説明

カーボンブラック組成物およびカーボンブラック含有塗膜

【課題】カーボンブラックが溶媒中に高度に分散された組成物(カーボンブラック組成物)の提供。
【解決手段】カーボンブラックと、アルカンニトリルと、メチルエチルケトンおよびシクロヘキサノンからなる群から選ばれる少なくとも一種の有機溶媒と、を含むことを特徴とするカーボンブラック組成物であり、結合剤樹脂を更に含み、前記結合剤樹脂はビニル系共重合体およびポリウレタン樹脂からなる群から選ばれ、アルカンニトリルがアセトニトリルである。

【発明の詳細な説明】
【技術分野】
【0001】
本発明は、カーボンブラック組成物に関するものであり、詳しくは、溶媒中でのカーボンブラックの高度な分散状態を実現し得るカーボンブラック組成物に関するものである。
更に本発明は、上記カーボンブラック組成物から得られるカーボンブラック含有塗膜にも関するものである。
【背景技術】
【0002】
カーボンブラックは、着色材料、導電性材料、充填剤等として、印刷インキ、塗料、化粧品、電池等の様々な分野に使用されている。また、磁気記録分野では、磁気テープや磁気ディスクの帯電防止、摩擦係数低減、遮光性付与、膜強度向上等のために磁性層、非磁性層、バックコート層等にカーボンブラックを添加することが広く行われている。

● 記録データ
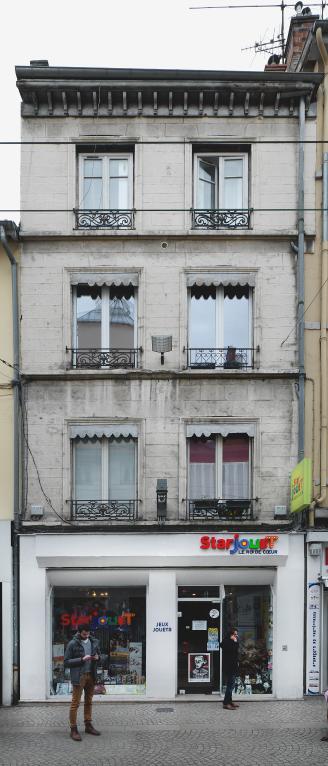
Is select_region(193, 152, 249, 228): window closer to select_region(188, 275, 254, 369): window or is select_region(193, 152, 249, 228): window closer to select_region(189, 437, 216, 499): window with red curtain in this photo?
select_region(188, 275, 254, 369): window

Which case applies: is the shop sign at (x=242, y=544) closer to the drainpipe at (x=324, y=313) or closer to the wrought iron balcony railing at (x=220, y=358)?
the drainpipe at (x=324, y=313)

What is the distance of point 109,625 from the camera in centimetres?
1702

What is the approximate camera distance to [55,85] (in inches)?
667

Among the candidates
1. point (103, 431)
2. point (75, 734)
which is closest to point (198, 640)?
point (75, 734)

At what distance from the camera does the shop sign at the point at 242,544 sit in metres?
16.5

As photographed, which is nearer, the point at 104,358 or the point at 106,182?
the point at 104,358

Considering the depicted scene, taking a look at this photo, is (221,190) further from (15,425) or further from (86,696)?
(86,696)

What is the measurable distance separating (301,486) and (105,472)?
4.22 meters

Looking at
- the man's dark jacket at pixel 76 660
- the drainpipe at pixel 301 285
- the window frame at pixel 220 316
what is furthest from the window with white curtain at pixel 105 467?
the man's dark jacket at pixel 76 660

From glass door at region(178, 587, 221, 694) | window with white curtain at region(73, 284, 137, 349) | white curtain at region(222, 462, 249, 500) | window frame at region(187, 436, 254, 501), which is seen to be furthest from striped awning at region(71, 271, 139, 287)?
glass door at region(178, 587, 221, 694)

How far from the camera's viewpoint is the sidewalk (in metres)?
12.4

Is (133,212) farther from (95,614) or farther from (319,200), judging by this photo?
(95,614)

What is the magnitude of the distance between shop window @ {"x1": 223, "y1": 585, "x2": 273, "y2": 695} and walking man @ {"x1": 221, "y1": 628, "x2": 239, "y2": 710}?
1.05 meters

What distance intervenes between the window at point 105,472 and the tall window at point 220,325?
==
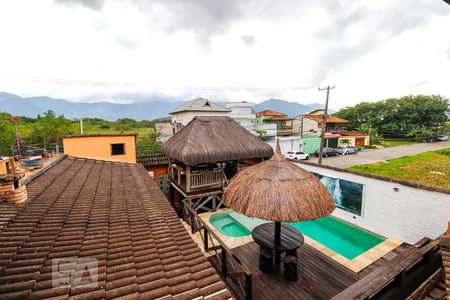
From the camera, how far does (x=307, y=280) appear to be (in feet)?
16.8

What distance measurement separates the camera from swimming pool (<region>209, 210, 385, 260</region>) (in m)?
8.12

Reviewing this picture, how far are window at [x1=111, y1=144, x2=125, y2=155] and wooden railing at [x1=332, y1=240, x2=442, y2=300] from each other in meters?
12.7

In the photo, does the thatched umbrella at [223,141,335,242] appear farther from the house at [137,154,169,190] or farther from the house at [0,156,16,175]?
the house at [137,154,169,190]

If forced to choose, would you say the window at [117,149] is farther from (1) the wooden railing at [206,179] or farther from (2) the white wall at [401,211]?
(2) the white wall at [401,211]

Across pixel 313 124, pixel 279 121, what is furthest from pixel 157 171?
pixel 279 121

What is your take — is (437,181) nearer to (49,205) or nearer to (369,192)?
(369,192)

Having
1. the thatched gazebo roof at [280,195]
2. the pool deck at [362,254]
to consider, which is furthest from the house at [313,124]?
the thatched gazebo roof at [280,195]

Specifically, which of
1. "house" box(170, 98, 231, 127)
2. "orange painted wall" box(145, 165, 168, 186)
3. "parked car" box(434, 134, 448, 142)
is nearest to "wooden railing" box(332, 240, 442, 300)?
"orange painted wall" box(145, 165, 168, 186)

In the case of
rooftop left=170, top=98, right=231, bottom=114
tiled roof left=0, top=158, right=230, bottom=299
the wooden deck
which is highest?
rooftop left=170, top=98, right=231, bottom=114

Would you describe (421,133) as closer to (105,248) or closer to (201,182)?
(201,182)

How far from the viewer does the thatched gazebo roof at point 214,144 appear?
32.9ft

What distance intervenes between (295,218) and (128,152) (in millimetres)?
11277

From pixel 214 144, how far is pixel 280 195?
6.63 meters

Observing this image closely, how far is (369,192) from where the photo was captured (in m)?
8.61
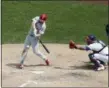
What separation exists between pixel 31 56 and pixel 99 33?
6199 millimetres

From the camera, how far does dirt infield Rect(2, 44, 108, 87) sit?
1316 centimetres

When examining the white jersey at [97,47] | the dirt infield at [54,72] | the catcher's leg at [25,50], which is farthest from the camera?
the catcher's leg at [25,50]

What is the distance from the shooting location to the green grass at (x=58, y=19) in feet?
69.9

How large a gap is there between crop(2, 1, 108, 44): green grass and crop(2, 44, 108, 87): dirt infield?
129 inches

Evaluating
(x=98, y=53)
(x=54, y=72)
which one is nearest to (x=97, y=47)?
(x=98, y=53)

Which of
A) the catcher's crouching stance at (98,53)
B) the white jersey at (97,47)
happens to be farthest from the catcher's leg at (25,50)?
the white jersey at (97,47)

● 指示 1
カーボンブラック組成物に関する原文抜粋のうち、「カーボンブラック組成物およびカーボンブラック含有塗膜」で始まり「ク組成物に関するものである。」に至るまでの部分を、一字一句違えずに書き写しなさい。
● 指示 2
カーボンブラック組成物に関する原文抜粋の最後の文の後から、その続きを書き継ぎなさい。

● 回答 1
カーボンブラック組成物およびカーボンブラック含有塗膜

【課題】カーボンブラックが溶媒中に高度に分散された組成物(カーボンブラック組成物)の提供。
【解決手段】カーボンブラックと、アルカンニトリルと、メチルエチルケトンおよびシクロヘキサノンからなる群から選ばれる少なくとも一種の有機溶媒と、を含むことを特徴とするカーボンブラック組成物であり、結合剤樹脂を更に含み、前記結合剤樹脂はビニル系共重合体およびポリウレタン樹脂からなる群から選ばれ、アルカンニトリルがアセトニトリルである。

【発明の詳細な説明】
【技術分野】
【0001】
本発明は、カーボンブラック組成物に関するものであり、詳しくは、溶媒中でのカーボンブラックの高度な分散状態を実現し得るカーボンブラック組成物に関するものである。

● 回答 2
【0003】
上記の通りカーボンブラックは様々な分野において使用される有用な素材であるが、溶媒中でストラクチャーと呼ばれる高次構造を形成し凝集する性質を有し、微粒子になるほどその性質が顕在化し各種弊害をもたらす。例えば塗布型磁気記録媒体においては、塗布液中でカーボンブラックが凝集すると、該塗布液を支持体上に塗布、乾燥させて形成される磁性層等の塗膜の平滑性を大きく低下させることとなる。また、印刷インク中でカーボンブラックが凝集すると、このインクを用いた印刷物における色ムラや色調悪化の原因となる。
【0004】
そのため従来、溶媒中でのカーボンブラックの分散性を高めるために様々な試みがなされてきた。例えば磁気記録分野では、各種芳香族化合物を分散剤として使用することでカーボンブラックの分散性を高めることが提案されている(例えば特許文献1〜9参照)。
【先行技術文献】
【特許文献】
【0005】
【特許文献1】特許第4149648号明細書
【特許文献2】特開2002−140813号公報
【特許文献3】特開2003−168208号公報
【特許文献4】特開2005−222630号公報
【特許文献5】特開2005−222631号公報
【特許文献6】特開2006−185525号公報
【特許文献7】特開2006−185526号公報
【特許文献8】特開2009−224009号公報
【特許文献9】特許第2602273号明細書
【発明の概要】
【発明が解決しようとする課題】
【0006】
上記の通りカーボンブラックは様々な分野において広く使用されており、その分散性向上(凝集防止)が常に求められている。しかしストラクチャーを形成するという特異な性質を有するが故にその分散性向上は容易ではなく、従来の方法により達成されるカーボンブラックの分散状態は、例えば高密度記録化のために高度な塗膜平滑性が求められる磁気記録分野などにおいて、必ずしも十分なものではなかった。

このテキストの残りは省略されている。